A Huawei pode ter acabado de desafiar uma das maiores apostas que impulsionam o avanço da IA: que chips avançados permanecerão escassos, caros e sob domínios de empresas ocidentais como Nvidia e TSMC.

No IEEE International Symposium on Circuits and Systems de 2026, realizado em Xangai, a Huawei apresentou um novo conceito para semicondutores chamado Lei de Escalabilidade Tau (τ), junto de uma arquitetura de chips batizada de LogicFolding.

Huawei busca caminho alternativo frente à avaliação dos EUA

A empresa afirma que a tecnologia poderá produzir chips com densidade de transistores equivalente a 1,4 nm até 2031, sem necessidade dos equipamentos de litografia ocidentais restritas.

O anúncio gerou debates imediatos entre especialistas e investidores, já que a valorização expressiva da Nvidia tem sido sustentada pela ideia de que o poder de computação para IA continuará difícil e caro de fabricar.

As sanções dos EUA, impostas desde 2019, impediram a Huawei de acessar ferramentas de produção de semicondutores de última geração, incluindo as máquinas de litografia ultravioleta extrema da ASML.

Essas restrições têm o objetivo de desacelerar o avanço da China em IA e computação avançada.

Em vez de depender unicamente de transistores cada vez menores, a nova estratégia da Huawei prioriza a redução de atraso de sinais por meio do empilhamento vertical de chips e conexões internacionais mais curtas.

Segundo a própria Huawei, o LogicFolding eleva a densidade de transistores e a eficiência, além de aprimorar o desempenho sem exigir os equipamentos de fabricação mais avançados do mundo.

A companhia informou que os primeiros produtos comerciais com a tecnologia serão lançados ainda este ano nos chips Kirin para smartphones. A Huawei planeja também integrar a arquitetura em seus chips Ascend direcionados à IA até 2030.

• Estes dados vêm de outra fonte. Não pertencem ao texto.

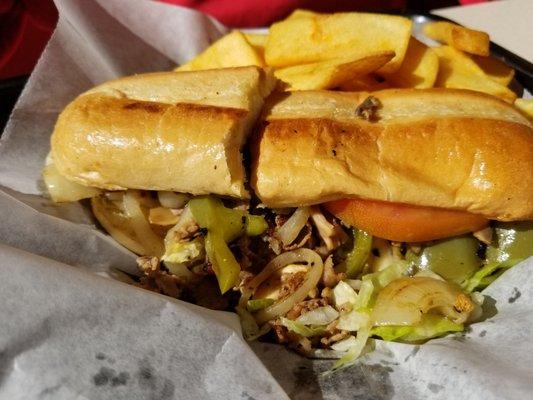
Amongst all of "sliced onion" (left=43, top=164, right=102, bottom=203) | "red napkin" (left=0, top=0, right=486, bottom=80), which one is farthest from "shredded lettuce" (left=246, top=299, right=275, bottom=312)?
"red napkin" (left=0, top=0, right=486, bottom=80)

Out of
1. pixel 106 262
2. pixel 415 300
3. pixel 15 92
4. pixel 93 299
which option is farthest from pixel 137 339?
pixel 15 92

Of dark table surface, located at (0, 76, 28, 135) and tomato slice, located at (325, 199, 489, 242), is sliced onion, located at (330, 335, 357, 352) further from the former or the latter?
dark table surface, located at (0, 76, 28, 135)

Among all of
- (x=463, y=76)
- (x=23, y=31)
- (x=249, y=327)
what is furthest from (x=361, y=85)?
(x=23, y=31)

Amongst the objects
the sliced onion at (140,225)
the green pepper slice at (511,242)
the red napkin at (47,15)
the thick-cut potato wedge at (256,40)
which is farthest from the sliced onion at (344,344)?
the red napkin at (47,15)

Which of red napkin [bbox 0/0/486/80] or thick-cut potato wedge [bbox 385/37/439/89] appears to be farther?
red napkin [bbox 0/0/486/80]

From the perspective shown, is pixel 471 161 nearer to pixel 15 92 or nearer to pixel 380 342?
pixel 380 342

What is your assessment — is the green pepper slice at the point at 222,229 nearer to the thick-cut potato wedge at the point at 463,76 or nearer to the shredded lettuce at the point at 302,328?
the shredded lettuce at the point at 302,328
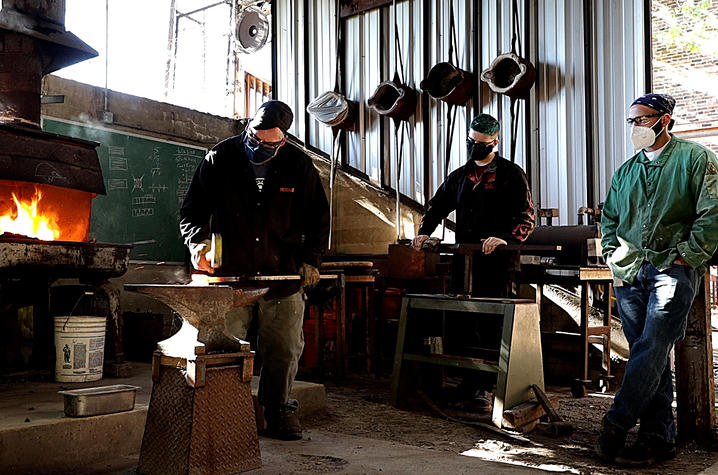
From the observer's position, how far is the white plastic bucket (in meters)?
4.21

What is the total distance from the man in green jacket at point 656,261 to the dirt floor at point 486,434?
0.54 feet

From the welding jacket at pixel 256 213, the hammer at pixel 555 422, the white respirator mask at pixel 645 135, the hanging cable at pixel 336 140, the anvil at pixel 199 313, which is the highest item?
the hanging cable at pixel 336 140

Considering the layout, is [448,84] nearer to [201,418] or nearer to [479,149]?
[479,149]

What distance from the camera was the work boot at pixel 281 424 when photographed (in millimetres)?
3596

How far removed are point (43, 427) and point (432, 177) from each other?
548cm

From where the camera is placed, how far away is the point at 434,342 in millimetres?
4629

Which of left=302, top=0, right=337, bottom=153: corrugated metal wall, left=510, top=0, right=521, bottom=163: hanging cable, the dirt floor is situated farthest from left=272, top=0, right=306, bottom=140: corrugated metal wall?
the dirt floor

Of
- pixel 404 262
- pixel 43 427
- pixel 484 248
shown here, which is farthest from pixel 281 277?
pixel 404 262

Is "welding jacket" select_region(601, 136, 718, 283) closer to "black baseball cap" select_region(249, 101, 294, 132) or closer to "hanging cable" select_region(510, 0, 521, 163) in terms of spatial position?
"black baseball cap" select_region(249, 101, 294, 132)

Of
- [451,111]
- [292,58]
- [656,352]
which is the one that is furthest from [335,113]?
[656,352]

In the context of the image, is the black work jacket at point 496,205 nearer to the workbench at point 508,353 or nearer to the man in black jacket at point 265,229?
the workbench at point 508,353

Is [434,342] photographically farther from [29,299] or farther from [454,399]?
[29,299]

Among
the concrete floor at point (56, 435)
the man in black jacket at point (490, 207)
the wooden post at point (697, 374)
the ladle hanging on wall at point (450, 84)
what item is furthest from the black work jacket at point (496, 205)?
the concrete floor at point (56, 435)

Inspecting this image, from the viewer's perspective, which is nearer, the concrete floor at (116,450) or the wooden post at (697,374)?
the concrete floor at (116,450)
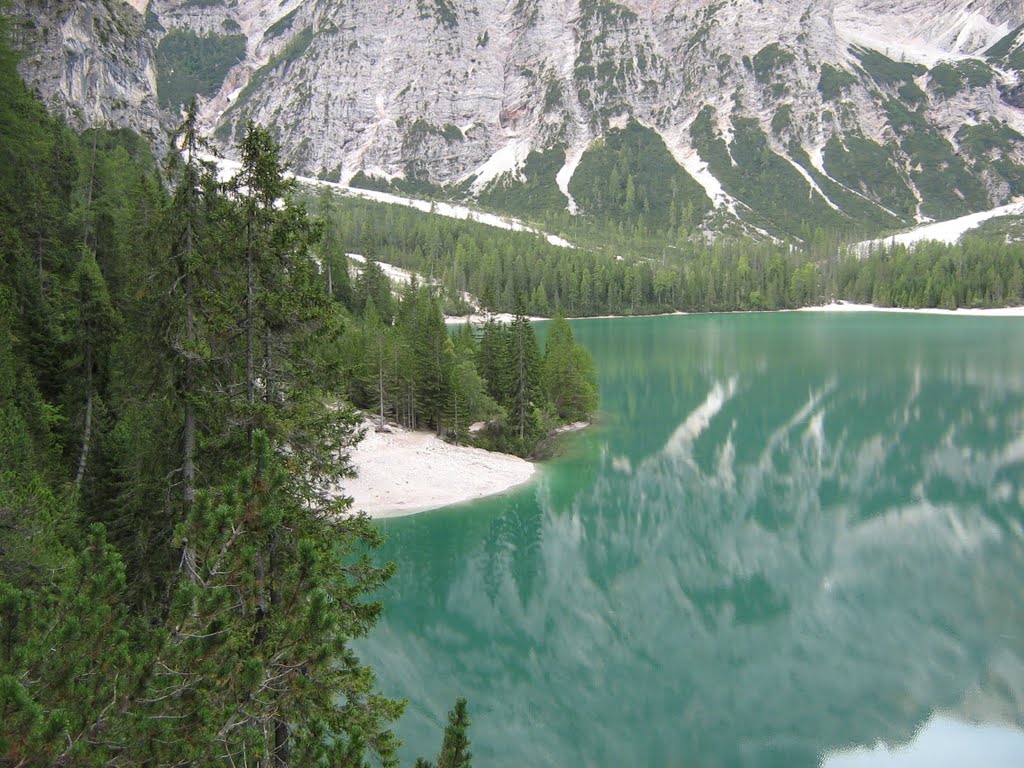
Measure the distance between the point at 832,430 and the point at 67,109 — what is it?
206ft

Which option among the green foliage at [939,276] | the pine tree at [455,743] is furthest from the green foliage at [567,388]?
the green foliage at [939,276]

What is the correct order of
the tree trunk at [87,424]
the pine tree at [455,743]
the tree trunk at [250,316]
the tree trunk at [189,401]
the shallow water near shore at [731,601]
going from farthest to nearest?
the tree trunk at [87,424], the shallow water near shore at [731,601], the tree trunk at [189,401], the tree trunk at [250,316], the pine tree at [455,743]

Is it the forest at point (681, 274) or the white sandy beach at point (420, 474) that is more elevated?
the forest at point (681, 274)

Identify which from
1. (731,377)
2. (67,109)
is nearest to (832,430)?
(731,377)

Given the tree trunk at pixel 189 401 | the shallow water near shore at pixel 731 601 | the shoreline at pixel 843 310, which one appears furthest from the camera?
the shoreline at pixel 843 310

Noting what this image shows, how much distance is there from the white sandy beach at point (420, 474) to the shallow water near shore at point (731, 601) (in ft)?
4.35

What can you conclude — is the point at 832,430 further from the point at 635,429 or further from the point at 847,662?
the point at 847,662

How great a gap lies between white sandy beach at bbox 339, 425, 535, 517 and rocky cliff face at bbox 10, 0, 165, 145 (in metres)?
34.1

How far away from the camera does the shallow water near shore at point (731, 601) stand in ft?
51.6

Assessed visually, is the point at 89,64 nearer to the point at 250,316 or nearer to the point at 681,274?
the point at 250,316

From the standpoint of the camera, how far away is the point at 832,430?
147 ft

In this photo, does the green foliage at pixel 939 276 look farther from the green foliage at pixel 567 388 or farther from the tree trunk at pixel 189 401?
the tree trunk at pixel 189 401

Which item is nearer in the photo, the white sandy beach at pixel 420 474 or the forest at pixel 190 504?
the forest at pixel 190 504

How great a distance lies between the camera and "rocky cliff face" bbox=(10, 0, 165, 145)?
5134 centimetres
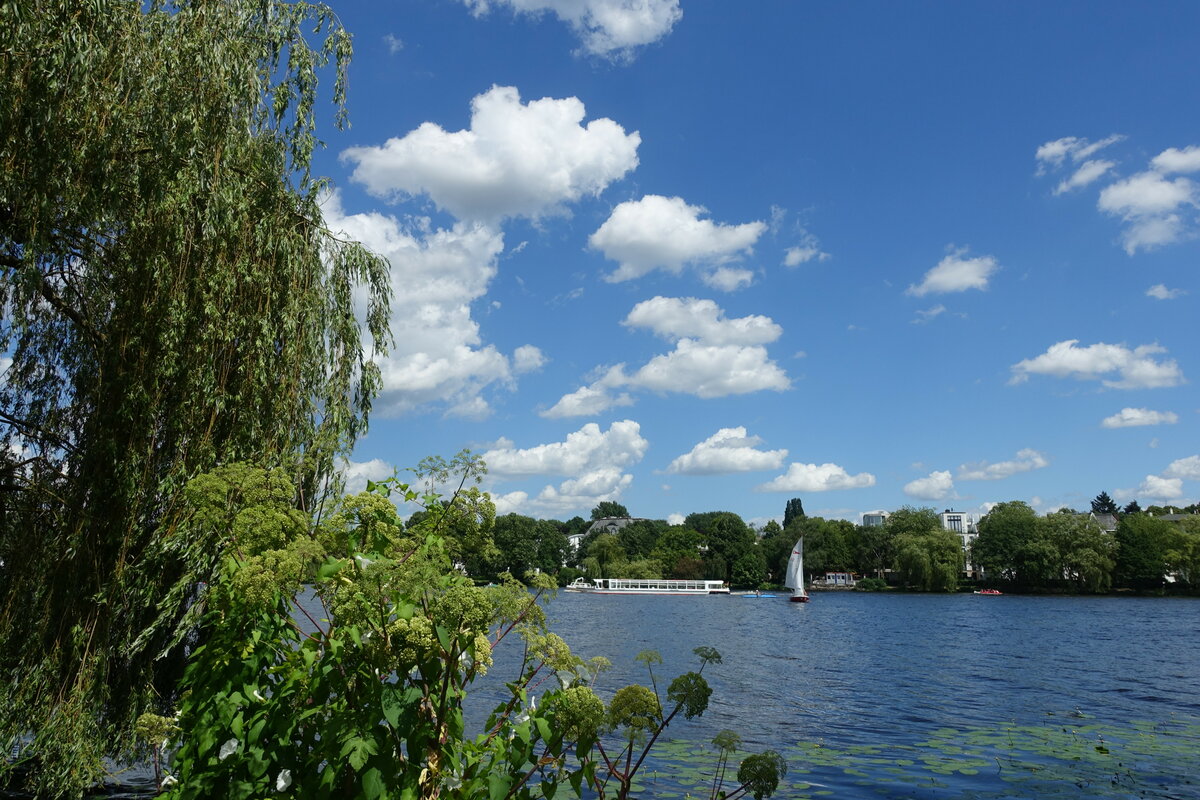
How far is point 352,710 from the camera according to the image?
4.66 meters

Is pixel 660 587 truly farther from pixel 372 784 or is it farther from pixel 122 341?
pixel 372 784

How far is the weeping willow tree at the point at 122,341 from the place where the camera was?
7.87m

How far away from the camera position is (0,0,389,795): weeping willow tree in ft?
25.8

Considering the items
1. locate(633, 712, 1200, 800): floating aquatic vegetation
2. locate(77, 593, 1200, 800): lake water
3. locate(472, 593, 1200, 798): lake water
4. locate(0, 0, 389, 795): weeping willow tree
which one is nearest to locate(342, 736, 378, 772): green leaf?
locate(0, 0, 389, 795): weeping willow tree

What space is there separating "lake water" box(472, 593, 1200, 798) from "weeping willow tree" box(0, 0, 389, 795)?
23.7 ft

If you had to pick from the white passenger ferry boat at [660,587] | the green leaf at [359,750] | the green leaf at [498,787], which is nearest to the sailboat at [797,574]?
the white passenger ferry boat at [660,587]

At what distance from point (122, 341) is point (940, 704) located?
69.8 feet

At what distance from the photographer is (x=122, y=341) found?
891 cm

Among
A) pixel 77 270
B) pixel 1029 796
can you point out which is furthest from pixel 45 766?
pixel 1029 796

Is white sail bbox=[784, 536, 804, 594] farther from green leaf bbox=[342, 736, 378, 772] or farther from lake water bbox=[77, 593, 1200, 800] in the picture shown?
green leaf bbox=[342, 736, 378, 772]

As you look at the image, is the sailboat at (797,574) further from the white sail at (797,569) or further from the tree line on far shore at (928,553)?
the tree line on far shore at (928,553)

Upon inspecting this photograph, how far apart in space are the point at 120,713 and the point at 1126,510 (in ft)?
606

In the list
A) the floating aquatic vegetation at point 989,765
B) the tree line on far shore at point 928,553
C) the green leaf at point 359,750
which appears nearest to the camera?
the green leaf at point 359,750

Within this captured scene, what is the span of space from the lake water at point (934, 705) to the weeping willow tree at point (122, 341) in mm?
3904
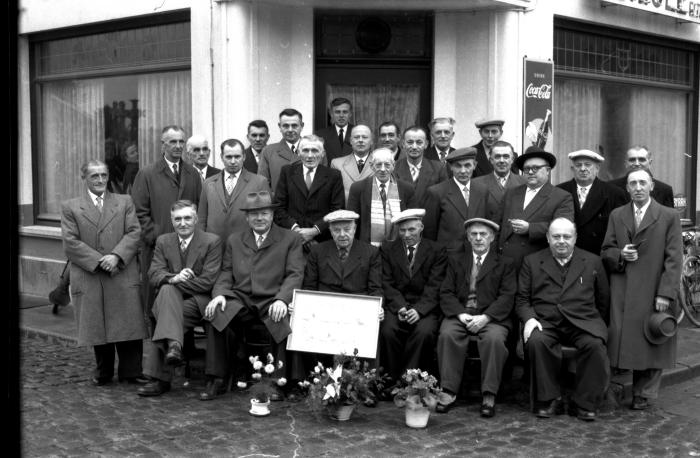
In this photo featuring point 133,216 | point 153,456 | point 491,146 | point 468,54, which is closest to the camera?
point 153,456

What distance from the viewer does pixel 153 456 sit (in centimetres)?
599

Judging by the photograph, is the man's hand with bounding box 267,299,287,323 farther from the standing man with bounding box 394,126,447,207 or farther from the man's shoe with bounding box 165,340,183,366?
the standing man with bounding box 394,126,447,207

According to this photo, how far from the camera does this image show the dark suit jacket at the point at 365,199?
8.02 meters

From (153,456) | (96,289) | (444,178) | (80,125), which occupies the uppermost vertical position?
(80,125)

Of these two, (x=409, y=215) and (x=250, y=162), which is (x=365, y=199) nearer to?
(x=409, y=215)

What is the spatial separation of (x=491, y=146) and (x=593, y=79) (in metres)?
3.91

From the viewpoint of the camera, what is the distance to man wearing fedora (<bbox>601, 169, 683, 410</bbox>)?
728 cm

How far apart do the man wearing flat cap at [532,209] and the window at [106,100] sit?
4.90 m

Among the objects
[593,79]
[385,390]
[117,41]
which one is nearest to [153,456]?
[385,390]

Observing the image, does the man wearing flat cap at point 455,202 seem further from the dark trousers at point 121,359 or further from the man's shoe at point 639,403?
the dark trousers at point 121,359

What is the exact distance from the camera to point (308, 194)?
8.21 meters

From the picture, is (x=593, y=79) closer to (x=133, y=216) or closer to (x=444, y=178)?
(x=444, y=178)

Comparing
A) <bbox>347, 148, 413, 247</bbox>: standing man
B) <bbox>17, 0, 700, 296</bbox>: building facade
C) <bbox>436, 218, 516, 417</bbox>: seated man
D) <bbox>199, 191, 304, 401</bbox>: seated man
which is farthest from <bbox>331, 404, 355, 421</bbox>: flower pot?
<bbox>17, 0, 700, 296</bbox>: building facade

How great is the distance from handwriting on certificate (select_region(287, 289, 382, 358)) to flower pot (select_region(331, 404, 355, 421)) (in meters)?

“… se a China conseguir fornecer poder computacional avançado a baixo custo e em grande escala, o prêmio de deficiências que sustenta a avaliação da Nvidia deixa de existir completamente”, destacou o analista Bull Theory no X.

O cenário remete à disruptura promovida pela DeepSeek AI em 2023, quando desenvolvedores chineses lançaram modelos de IA de baixo custo e colocaram em xeque a necessidade de demandas caras por computação.

Nvidia ainda concentra vantagens globais expressivas

Apesar da repercussão em torno do anúncio da Huawei, especialistas ressaltam que o domínio da Nvidia permanece sólido por enquanto.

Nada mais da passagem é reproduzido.